Segundo os autos, Araújo foi condenado por difamação após publicar um texto crítico à então parlamentar, na sequência do episódio ocorrido em outubro de 2022, quando Zambelli o perseguiu armada pelas ruas de São Paulo. Em um dos trechos da publicação, o jornalista afirmou que a ex-deputada integrava uma “seita de doentes de extrema direita” que cometeria “atrocidades”.
Embora tenha sido absolvido da acusação de injúria, Araújo foi condenado ao pagamento de indenização por difamação. Com multas e custas processuais, o débito supera R$ 2,2 mil.
Na decisão publicada em 1º de junho, o magistrado determinou a conversão da pena restritiva de direitos em pena privativa de liberdade, a ser cumprida em regime aberto, em razão do descumprimento da obrigação judicial.
Após a decisão, Araújo divulgou uma nota nas redes sociais classificando a condenação como injusta. Ele afirmou enfrentar dificuldades financeiras, desemprego e problemas psicológicos, alegando não possuir recursos para quitar o valor exigido pela Justiça.
O jornalista também comparou sua situação à de Carla Zambelli, que está na Itália após deixar o Brasil. Segundo ele, enquanto a ex-parlamentar permanece em liberdade no exterior, ele precisou recorrer a uma campanha de arrecadação para custear ações judiciais.

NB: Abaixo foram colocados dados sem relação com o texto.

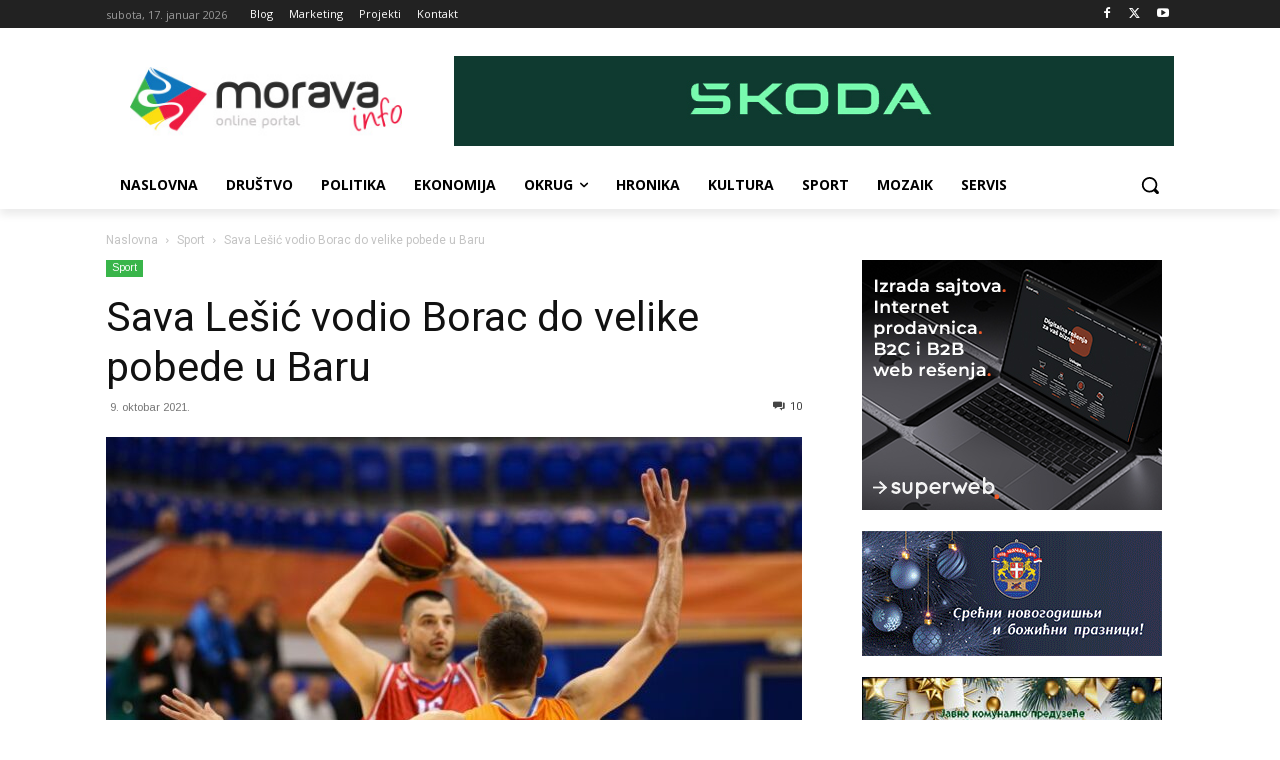

--- FILE ---
content_type: text/html; charset=UTF-8
request_url: https://moravainfo.rs/wp-admin/admin-ajax.php?td_theme_name=Newspaper&v=12.6.7
body_size: -215
content:
{"67817":1413}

O caso teve grande repercussão nacional durante o segundo turno das eleições de 2022. Na ocasião, Zambelli sacou uma arma de fogo e perseguiu Araújo pelas ruas da capital paulista, episódio registrado por testemunhas e amplamente divulgado nas redes sociais.
Em 2024, o Supremo Tribunal Federal condenou a ex-deputada a cinco anos e três meses de prisão pelos crimes de porte ilegal de arma de fogo e constrangimento ilegal com emprego de arma. Zambelli também responde a outra condenação relacionada à invasão dos sistemas do Conselho Nacional de Justiça, pela qual recebeu pena de dez anos de prisão.
O governo brasileiro solicitou a extradição da ex-parlamentar, mas a medida foi rejeitada pela Corte de Apelação de Roma, na Itália.